DESCRIPTION (provided by applicant): Summary The goal of this project is to elucidate the biochemical basis of the functions of human replication protein A (RPA) in DNA damage responses, and to better understand the damage-induced mutagenesis and carcinogenesis. DNA damage has been widely implicated in human cancer induction. Human RPA, the major single-stranded DNA binding protein, is essential for all DNA metabolic pathways such as DNA replication, DNA repair, recombination and DNA damage checkpoints. Given that RPA undergoes hyperphosphorylation in cells in response to DNA damage, it is hypothesized that the protein may play a modulatory role in cellular DNA damage responses mediated by the hyperphosphorylation at the N- terminus of its RPA32 subunit.
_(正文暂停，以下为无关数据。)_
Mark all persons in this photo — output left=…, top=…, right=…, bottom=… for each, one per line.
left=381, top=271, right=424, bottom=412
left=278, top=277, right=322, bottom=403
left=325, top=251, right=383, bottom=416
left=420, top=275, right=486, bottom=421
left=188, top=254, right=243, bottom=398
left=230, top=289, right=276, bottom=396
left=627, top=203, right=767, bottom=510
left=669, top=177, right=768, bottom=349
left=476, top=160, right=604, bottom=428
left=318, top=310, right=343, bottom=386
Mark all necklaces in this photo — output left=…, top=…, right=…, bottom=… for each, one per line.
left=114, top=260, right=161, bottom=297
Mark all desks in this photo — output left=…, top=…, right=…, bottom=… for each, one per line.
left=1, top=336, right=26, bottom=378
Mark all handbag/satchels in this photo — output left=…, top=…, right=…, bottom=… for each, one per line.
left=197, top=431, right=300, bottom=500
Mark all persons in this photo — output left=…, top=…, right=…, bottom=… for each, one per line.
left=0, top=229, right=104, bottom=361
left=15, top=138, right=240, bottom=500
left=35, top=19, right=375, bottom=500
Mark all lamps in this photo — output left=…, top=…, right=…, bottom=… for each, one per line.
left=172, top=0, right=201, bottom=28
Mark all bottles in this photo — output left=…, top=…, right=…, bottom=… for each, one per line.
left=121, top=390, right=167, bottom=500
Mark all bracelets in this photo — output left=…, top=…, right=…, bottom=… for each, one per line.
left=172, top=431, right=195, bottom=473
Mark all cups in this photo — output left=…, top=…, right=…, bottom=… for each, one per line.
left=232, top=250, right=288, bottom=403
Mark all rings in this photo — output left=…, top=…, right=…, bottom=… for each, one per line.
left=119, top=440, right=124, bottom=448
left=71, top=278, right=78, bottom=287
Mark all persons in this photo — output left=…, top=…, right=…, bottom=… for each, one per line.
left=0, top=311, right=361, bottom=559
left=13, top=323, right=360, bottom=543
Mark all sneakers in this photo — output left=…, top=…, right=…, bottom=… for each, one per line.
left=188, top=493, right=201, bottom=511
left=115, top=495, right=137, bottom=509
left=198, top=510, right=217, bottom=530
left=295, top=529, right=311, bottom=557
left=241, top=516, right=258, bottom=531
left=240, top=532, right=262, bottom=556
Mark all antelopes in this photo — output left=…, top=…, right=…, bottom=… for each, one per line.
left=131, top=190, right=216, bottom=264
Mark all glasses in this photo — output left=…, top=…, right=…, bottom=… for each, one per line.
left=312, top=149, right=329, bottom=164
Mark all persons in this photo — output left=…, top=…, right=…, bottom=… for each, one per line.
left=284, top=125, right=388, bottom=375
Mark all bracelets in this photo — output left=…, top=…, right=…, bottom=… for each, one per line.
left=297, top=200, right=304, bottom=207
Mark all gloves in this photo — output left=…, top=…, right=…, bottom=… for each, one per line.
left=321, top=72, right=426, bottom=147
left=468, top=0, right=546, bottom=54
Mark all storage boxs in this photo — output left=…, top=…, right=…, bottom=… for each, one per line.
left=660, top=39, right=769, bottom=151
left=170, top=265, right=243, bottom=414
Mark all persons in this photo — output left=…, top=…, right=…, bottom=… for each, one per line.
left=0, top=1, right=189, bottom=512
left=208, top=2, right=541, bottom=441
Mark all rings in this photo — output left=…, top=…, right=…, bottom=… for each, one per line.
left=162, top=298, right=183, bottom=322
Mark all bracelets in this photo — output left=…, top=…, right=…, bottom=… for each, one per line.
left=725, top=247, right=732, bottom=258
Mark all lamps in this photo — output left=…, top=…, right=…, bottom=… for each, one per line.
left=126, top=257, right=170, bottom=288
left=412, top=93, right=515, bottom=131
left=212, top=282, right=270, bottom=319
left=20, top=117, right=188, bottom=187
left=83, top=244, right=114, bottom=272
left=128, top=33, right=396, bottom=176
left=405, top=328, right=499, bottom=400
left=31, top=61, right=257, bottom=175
How the hyperphosphorylation affect the cellular activities of RPA in terms of biochemical mechanism remains unknown. In this study, using an array of rigorous biochemical methods we will: (1) identify domain-domain interactions and structural characteristic of RPA upon DNA damage-induced hyperphosphorylation; (2) characterize the effects of hyperphosphorylation on RPA interaction with DNA intermediates of biological significance; and (3) determine binding affinity and thermodynamics of the hyperphosphorylation-induced domain-domain interaction of RPA. The proposed study is highly relevant to cancer biology as human defects in DNA damage responses lead to genome instability and thus a series of diseases with high potential to evolve cancer. This Academic Research Enhancement Award will allow undergraduate and graduate students to gain biomedical research experience in a medical school environment that will prepare them for careers in scientific research. Specifically, the proposed study will address an important question regarding the biochemical basis of RPA hyperphosphorylation in cellular DNA damage responses. This project is highly relevant to cancer biology as DNA damage is the major cause to human cancer.

描述（由申请人提供）：总结该项目的目的是阐明人类复制蛋白A（RPA）在DNA损伤反应中的功能的生化基础，并更好地了解损伤诱导的诱变诱变和癌变。 DNA损伤已广泛与人类癌症诱导有关。人RPA是主要的单链DNA结合蛋白，对于所有DNA代谢途径，例如DNA复制，DNA修复，重组和DNA损伤检查点都是必不可少的。鉴于RPA响应DNA损伤会在细胞中经历过度磷酸化，因此假设该蛋白可能在其RPA32亚基的N-末端介导的细胞DNA损伤反应中起调节作用。高磷酸化如何影响RPA的生化机制的细胞活性仍然未知。在这项研究中，使用一系列严格的生化方法，我们将：（1）在DNA损伤诱导的过度磷酸化时识别RPA的结构域相互作用和结构特征； （2）表征了高磷酸化对RPA相互作用与生物学意义的DNA中间体的影响； （3）确定过度磷酸化诱导的RPA结构域相互作用的结合亲和力和热力学。拟议的研究与癌症生物学高度相关，因为DNA损伤反应中的人缺陷导致基因组不稳定性，因此一系列具有高潜力进化癌症的疾病。这项学术研究增强奖将使本科生和研究生能够在医学院环境中获得生物医学研究经验，这将为科学研究的职业做好准备。具体而言，拟议的研究将解决有关细胞DNA损伤反应中RPA高磷酸化的生化基础的一个重要问题。该项目与癌症生物学高度相关，因为DNA损伤是人类癌症的主要原因。